Your family can play a vital role in your rehabilitation process. In fact, one of the most important factors in your recovery is family involvement and support.
Family members are also affected by your disability. In many cases, they may become co-managers of your care. They may undergo many changes as a result of your disability. For example, your family members may also grieve your loss of ability. Severe injury, chronic disease, or disability may mean a change in family roles. For example, a housewife may need to return to work after her husband's disability. A son may need to adjust his work schedule to help care for an elderly parent. These changes can cause stress and conflict in the family. Financial problems due to medical bills or unemployment can occur, adding more stress on the family.
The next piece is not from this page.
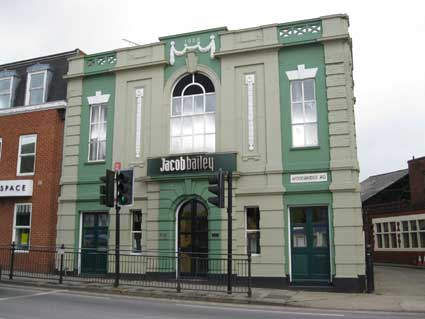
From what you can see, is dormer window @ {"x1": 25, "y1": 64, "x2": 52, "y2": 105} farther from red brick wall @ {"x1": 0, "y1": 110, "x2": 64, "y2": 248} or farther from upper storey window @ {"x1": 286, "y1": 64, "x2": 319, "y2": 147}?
upper storey window @ {"x1": 286, "y1": 64, "x2": 319, "y2": 147}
Changes in living arrangements, childcare issues, and community re-entry can all pose new problems.
By working together with the rehabilitation team, you and your family can help reduce some of the adverse effects of disability:
Identify how the disability affects the family
Work together on realistic solutions
Participate in family education and counseling
Plan for discharge and community re-entry
Family acceptance and support can help you deal with issues related to self-esteem and self-image after disability. Positive attitudes and reinforcement from loved ones often help you work towards recovery. Family participation, flexibility, and open communication can overcome many barriers associated with disability. Families who inspire hope can help you adjust and become more confident in your abilities.
While your family are motivated to take care of you, the emotional and physical toll of caregiving can be overwhelming at times. First of all, consider the amount of caregiving that is expected of families outside the rehabilitation facility. Most caregivers are unpaid family members or friends that provide full- or part-time care, even when you also have a healthcare professional.
As a result, caregivers have unique stress. Caregivers often feel unprepared for their caregiving role. Often they feel isolated, anxious, and depressed. An additional concern is maintaining good communication with the healthcare team and other available resources. This role is time-consuming and can be confusing. The various roles may require a caregiver to:
Investigate and suggest resources to ensure independence in the home
Facilitate and provide physical care for the impaired family member
Contribute financially to the home
Care for other family members
Respond to the ups and downs in rehabilitation care
Ensure that contractors and builders are licensed and ensured
Caregivers must be educated to meet the demands of your rehabilitation plan. In fact, they should be included in the development of this plan. Specifically, educational topics should include:
The cause and effect of the injury or illness
Any potential complications of the injury or illness, and information on how to recognize and prevent these complications
Medicines, their schedule, side effects, and functions
Required exercises and task-learning techniques
The social and emotional tasks of your rehabilitation
How to reintegrate your into the community after rehabilitation
If this preparation is not provided, caregivers may be overprotective and unwittingly impede your recovery process.
Not only should caregivers be educated for their role, they must also be supported. Whether this is a counseling program or a problem-solving supportive team interaction, support helps diminish the isolation and anxiety associated with caregiving.
Caregivers must also find time for themselves, away from their caregiving roles. This perhaps is the most important, yet least available, coping strategy that may be accessible to caregivers. The importance of caregivers cannot be underestimated in your successful rehabilitation. As caregivers gain confidence, they and their loved ones, should find caregiving less stressful and more rewarding.